The first step is to make sure to create an empty /etc/security/opasswd
file for storing old user passwords. If you forget to do this before
enabling the history feature in the PAM configuration file, then all
user password updates will fail because the pam_unix module will
constantly be returning errors from the password history code due to
the file being missing.

Treat your opasswd file like your /etc/shadow file because it will end
up containing user password hashes (albeit for old user passwords that
are no longer in use):

touch /etc/security/opasswd

chown root:root /etc/security/opasswd

chmod 600 /etc/security/opasswd

Once you've got the opasswd file set up, enable password history
checking by adding the option "remember=<x>" to the pam_unix
configuration line in the /etc/pam.d/common-password file. Here's how
I have things set up on my Knoppix machine:

password required pam_cracklib.so retry=3 minlen=12 difok=4

password required pam_unix.so md5 remember=12 use_authtok

The value of the "remember" parameter is the number of old passwords
you want to store for a user. It turns out that there's an internal
maximum of 400 previous passwords, so values higher than 400 are all
equivalent to 400. Before you complain about this limit, consider that
even if your site forces users to change passwords every 30 days, 400
previous passwords represents over 30 years of password history. This
is probably sufficient for even the oldest of legacy systems.

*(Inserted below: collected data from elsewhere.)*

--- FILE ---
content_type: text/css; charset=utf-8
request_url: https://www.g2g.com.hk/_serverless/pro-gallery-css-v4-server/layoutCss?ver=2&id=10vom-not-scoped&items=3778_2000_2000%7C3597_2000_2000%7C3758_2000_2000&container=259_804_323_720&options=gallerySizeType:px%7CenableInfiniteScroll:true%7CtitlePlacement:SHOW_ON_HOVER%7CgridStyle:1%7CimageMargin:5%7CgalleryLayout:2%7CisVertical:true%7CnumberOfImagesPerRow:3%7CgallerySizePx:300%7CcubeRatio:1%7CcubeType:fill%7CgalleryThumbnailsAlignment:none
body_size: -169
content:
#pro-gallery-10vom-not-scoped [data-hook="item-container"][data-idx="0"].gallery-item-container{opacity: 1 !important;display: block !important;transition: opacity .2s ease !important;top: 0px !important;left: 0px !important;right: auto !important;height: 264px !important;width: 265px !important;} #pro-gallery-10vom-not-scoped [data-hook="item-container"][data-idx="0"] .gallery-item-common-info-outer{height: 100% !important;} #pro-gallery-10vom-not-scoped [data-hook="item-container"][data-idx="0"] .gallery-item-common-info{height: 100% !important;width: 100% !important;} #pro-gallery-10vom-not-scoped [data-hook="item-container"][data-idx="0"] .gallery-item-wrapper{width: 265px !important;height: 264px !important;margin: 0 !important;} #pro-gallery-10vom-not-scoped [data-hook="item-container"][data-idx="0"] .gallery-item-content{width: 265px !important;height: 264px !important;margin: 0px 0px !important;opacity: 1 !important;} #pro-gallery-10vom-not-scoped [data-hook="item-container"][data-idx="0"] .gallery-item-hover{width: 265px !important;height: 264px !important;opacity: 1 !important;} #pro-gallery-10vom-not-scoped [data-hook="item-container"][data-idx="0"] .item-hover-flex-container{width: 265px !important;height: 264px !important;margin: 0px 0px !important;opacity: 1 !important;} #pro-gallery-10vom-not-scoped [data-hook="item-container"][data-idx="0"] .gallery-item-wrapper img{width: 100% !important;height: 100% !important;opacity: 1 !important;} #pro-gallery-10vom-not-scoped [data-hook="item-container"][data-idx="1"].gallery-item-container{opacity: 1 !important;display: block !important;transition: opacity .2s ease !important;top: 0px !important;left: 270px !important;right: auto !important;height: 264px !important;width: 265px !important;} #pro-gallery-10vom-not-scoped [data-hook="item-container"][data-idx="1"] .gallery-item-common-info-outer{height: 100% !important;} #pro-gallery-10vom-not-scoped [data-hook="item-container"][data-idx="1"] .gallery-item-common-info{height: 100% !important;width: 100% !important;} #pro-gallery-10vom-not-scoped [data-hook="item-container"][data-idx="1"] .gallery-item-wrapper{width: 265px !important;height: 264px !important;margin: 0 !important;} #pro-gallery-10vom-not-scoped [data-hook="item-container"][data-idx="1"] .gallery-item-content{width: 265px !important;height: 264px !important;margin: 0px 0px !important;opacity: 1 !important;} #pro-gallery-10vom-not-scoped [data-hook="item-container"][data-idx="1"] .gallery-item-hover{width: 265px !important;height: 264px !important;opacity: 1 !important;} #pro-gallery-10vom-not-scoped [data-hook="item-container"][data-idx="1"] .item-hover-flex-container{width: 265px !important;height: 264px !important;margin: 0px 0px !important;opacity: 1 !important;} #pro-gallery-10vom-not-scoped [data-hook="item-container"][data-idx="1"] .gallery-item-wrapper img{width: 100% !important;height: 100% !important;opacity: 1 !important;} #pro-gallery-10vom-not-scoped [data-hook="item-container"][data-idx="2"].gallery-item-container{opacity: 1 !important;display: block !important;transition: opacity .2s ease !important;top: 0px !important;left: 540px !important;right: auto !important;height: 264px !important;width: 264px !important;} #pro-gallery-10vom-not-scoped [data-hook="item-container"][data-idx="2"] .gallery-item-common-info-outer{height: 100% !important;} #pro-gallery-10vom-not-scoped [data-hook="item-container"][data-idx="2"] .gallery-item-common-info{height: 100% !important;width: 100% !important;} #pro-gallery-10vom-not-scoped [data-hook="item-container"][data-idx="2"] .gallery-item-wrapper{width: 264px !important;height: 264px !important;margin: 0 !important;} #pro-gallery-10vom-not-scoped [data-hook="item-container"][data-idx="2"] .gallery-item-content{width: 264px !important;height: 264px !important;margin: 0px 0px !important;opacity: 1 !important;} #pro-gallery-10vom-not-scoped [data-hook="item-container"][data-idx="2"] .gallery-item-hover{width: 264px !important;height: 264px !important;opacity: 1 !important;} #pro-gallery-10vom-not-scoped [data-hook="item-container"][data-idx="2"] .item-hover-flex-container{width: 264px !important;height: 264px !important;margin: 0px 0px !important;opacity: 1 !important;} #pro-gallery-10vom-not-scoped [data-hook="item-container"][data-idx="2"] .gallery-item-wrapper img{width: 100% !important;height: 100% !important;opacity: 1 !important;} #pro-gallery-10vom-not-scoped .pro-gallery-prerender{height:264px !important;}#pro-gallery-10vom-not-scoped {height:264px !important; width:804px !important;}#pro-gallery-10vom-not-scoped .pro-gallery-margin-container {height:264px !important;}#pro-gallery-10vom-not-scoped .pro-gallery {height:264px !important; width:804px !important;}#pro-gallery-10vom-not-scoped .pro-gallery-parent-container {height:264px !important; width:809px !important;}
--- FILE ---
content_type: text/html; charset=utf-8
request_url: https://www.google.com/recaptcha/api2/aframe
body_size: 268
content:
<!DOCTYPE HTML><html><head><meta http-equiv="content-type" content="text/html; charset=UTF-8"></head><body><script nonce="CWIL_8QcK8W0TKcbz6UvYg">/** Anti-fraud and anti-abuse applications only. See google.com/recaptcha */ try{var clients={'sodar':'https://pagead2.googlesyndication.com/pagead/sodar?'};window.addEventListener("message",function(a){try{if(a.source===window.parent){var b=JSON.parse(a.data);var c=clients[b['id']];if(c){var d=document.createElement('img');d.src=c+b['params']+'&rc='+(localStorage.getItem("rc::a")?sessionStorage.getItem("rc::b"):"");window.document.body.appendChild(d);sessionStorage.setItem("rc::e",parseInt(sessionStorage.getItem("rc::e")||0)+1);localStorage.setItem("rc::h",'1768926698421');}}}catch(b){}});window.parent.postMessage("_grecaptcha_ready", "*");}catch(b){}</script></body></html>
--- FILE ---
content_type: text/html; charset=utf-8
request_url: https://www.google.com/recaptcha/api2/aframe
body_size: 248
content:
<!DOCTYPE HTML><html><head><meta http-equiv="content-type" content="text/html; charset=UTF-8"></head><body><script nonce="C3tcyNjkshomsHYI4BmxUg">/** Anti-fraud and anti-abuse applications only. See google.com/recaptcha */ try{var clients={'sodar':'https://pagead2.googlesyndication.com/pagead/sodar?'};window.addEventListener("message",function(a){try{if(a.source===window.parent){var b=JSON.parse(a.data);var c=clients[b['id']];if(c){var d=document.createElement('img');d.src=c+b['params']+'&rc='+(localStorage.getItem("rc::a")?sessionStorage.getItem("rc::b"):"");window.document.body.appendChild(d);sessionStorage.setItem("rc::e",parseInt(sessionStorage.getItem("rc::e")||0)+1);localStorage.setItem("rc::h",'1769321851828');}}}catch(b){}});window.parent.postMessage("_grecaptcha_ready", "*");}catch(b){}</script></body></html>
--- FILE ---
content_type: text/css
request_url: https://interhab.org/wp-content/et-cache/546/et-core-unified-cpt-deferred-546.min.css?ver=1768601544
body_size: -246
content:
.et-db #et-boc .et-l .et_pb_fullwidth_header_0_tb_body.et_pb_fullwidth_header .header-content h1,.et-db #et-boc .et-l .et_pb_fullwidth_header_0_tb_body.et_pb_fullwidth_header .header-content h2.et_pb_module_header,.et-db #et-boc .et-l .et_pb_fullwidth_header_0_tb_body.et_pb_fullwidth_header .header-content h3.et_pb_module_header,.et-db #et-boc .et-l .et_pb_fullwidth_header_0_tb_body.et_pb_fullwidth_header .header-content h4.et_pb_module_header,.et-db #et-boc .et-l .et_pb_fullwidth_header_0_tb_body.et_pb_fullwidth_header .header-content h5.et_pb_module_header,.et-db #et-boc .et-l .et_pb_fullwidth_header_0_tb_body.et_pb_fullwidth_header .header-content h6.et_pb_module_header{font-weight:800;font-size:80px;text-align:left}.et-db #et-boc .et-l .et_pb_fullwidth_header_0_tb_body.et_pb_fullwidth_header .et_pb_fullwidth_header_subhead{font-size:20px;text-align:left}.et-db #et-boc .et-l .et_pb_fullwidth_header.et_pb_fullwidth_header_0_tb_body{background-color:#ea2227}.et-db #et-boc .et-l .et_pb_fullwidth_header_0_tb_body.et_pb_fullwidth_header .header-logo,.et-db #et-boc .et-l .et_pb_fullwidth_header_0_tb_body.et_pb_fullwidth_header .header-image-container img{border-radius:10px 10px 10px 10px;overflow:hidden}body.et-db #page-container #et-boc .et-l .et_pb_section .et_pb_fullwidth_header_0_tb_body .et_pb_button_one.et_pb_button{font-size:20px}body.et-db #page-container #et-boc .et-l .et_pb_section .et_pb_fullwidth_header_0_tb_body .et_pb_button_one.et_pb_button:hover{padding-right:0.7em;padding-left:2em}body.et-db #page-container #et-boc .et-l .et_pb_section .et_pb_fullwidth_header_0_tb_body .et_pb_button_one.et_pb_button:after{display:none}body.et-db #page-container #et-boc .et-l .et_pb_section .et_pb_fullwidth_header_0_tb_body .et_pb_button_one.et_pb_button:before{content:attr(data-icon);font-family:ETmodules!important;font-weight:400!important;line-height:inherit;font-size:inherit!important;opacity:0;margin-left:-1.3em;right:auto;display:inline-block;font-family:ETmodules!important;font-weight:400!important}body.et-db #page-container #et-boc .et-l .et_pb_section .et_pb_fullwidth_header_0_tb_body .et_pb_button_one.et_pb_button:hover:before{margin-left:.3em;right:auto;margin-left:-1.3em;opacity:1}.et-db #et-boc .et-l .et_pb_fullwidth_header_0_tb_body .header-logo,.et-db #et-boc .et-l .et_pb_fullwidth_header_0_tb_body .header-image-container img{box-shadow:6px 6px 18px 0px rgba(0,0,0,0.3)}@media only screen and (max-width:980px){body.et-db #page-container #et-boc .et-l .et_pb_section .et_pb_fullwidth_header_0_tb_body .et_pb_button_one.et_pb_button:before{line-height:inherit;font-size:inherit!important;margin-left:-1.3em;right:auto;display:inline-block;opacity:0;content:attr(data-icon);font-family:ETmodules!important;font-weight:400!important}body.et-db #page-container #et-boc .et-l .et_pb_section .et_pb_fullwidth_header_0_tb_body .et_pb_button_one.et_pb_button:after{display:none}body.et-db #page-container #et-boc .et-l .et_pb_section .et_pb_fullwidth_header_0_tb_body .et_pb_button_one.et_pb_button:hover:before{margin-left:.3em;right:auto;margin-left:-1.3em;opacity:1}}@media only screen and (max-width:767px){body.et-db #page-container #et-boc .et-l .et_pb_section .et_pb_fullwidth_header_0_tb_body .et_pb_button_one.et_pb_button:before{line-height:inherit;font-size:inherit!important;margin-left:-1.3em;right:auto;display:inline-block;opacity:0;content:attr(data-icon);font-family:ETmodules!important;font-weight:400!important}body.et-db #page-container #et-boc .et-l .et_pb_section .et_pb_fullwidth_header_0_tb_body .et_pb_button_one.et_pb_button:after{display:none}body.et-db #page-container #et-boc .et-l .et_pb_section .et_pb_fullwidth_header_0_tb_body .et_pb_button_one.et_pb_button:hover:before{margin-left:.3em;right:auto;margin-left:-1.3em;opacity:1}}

Once you've enabled password history, the opasswd file starts filling
up with user entries that look like this:

hal:1000:<n>:<hash1>,<hash2>, ,<hashn>

The first two fields are the username and user ID. The <n> in the
third field represents the number of old passwords currently being
stored for the user this value is incremented by one every time a new
hash is added to the user's password history until <n> ultimately
equals the value of the "remember" parameter set on the pam_unix
configuration line. <hash1>,<hash2>, ,<hashn> are actually the MD5
password hashes for the user's old passwords.